The Side Effects of Becoming a Living Kidney Donor
Living with PKD can be devastating, but with the possibility of living organ donation, the prospects of kidney disease patients go from bleak to boundless. Over 100,000 kidney disease patients are waiting on transplant lists across the nation, with less than 20,000 transplants being performed annually. The need for more donors persists and the opportunities to donate increases. From learning how to donate your car to learning how to donate a kidney, there is a lot you can do to help fight polycystic kidney disease.
If you are considering living donor donation, here are a few import facts to know.
If you are considering becoming a living kidney donor, discuss the option with your primary care provider first. They will be able to tell you if it is possible with your current health status.
Familiarize yourself with the risks inherent to this medical procedure.
Take time to consider the emotional impact of the decision. Giving up an organ, even for the best of reasons can be emotionally taxing. Be certain that this is the decision you want to make.
Prepare yourself physically by getting enough exercise and eating a healthy diet. Your overall health will impact your organs and your ability to heal from major surgery.
The screening process for living organ donation is extensive, it’s possible you might uncover health issues you were unaware of previously. Be prepared for surprises.
Talk to your insurance provider. Organ donation surgery is not covered by many insurance providers. Be certain that you are in a financial situation to cover the cost.
Discuss your organ donation plan with your employer. Elective surgery may not be viewed as favorably as an emergency. Be certain that you know your employer’s policy.
If you are a spiritual person, consider discussion your choice with your spiritual adviser. The decision to donate is an important life event and having someone to discuss it with can help you navigate the emotional impact.

What you should do -
Continue the text on becoming a living kidney donor, starting after its final sentence. The items that come next have nothing to do with the text on living kidney donation.

Provided material -
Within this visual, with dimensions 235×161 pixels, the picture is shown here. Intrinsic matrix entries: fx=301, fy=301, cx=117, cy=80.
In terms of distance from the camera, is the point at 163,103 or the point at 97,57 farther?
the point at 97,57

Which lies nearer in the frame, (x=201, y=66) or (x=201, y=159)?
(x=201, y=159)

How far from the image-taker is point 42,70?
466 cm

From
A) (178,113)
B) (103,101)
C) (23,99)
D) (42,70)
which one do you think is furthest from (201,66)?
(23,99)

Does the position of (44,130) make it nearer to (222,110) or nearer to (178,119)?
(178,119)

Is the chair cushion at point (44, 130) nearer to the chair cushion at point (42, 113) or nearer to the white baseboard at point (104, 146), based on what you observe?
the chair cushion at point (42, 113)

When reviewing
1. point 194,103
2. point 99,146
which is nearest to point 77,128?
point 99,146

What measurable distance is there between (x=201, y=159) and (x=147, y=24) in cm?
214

...

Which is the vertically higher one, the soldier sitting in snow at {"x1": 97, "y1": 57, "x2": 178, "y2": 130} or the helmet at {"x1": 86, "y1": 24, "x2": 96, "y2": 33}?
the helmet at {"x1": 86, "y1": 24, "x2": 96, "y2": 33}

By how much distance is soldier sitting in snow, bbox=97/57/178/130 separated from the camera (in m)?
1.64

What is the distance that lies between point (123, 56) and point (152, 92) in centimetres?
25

* * *

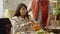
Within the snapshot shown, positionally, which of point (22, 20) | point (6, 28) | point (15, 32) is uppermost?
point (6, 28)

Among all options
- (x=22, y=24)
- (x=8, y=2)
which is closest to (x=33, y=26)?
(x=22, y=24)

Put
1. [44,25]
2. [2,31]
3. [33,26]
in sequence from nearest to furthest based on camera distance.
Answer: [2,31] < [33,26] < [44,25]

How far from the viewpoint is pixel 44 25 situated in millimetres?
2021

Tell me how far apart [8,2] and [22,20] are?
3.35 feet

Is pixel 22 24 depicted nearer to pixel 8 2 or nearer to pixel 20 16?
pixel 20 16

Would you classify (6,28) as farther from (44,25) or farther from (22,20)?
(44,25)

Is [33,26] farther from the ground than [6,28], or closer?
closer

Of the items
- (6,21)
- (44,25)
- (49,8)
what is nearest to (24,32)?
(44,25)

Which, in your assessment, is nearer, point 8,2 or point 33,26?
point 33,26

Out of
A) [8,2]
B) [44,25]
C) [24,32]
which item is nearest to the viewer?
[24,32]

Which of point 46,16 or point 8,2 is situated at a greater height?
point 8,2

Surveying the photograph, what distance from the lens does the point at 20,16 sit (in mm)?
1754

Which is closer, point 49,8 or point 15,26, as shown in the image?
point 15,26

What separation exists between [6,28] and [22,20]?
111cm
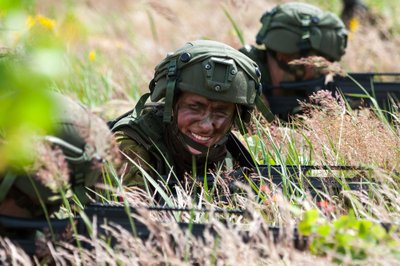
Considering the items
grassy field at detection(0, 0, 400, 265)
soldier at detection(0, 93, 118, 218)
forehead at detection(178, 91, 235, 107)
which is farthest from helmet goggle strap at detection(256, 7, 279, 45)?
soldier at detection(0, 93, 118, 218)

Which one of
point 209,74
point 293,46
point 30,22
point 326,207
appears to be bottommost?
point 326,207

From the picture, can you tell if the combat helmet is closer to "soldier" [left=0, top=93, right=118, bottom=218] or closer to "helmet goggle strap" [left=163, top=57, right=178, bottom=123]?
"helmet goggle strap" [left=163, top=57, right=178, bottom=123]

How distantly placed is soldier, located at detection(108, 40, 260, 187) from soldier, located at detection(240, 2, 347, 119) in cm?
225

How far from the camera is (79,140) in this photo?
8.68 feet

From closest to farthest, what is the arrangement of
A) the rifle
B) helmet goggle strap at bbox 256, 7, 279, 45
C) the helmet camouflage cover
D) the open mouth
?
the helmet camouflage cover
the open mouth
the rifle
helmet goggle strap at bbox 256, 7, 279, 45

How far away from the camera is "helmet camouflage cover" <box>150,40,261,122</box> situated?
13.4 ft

Reply to the exercise -
The organ recipient’s insurance or Medicare will typically pay for the evaluation, donation surgery, and post-operative care. However, they do not cover lost wages, travel expenses, any unrelated health issues that occur during the donation process, and some follow-up expenses. Be certain that you have funds available to cover this.
Some living donors have reported that they have experienced problems with their health insurance after donating an organ. Be certain to discuss your plans with your current provider to find out how you will be affected.
Most donors need to plan on between 1.5-2 weeks off work for the donation surgery and recovery time.
It takes between 4 to 6 weeks for full recovery from the surgery.
There are always risks involved in any major surgical procedure. Infection, allergic reactions, injury to other organs and tissue, pneumonia, and even death are all possibilities following surgery. Be aware of the risk and weigh it against your decision to donate.
Possible long-term risks to donating a kidney include hyper-tension (high blood pressure), hernia, organ impairment and the need for organ transplant, kidney failure, and death.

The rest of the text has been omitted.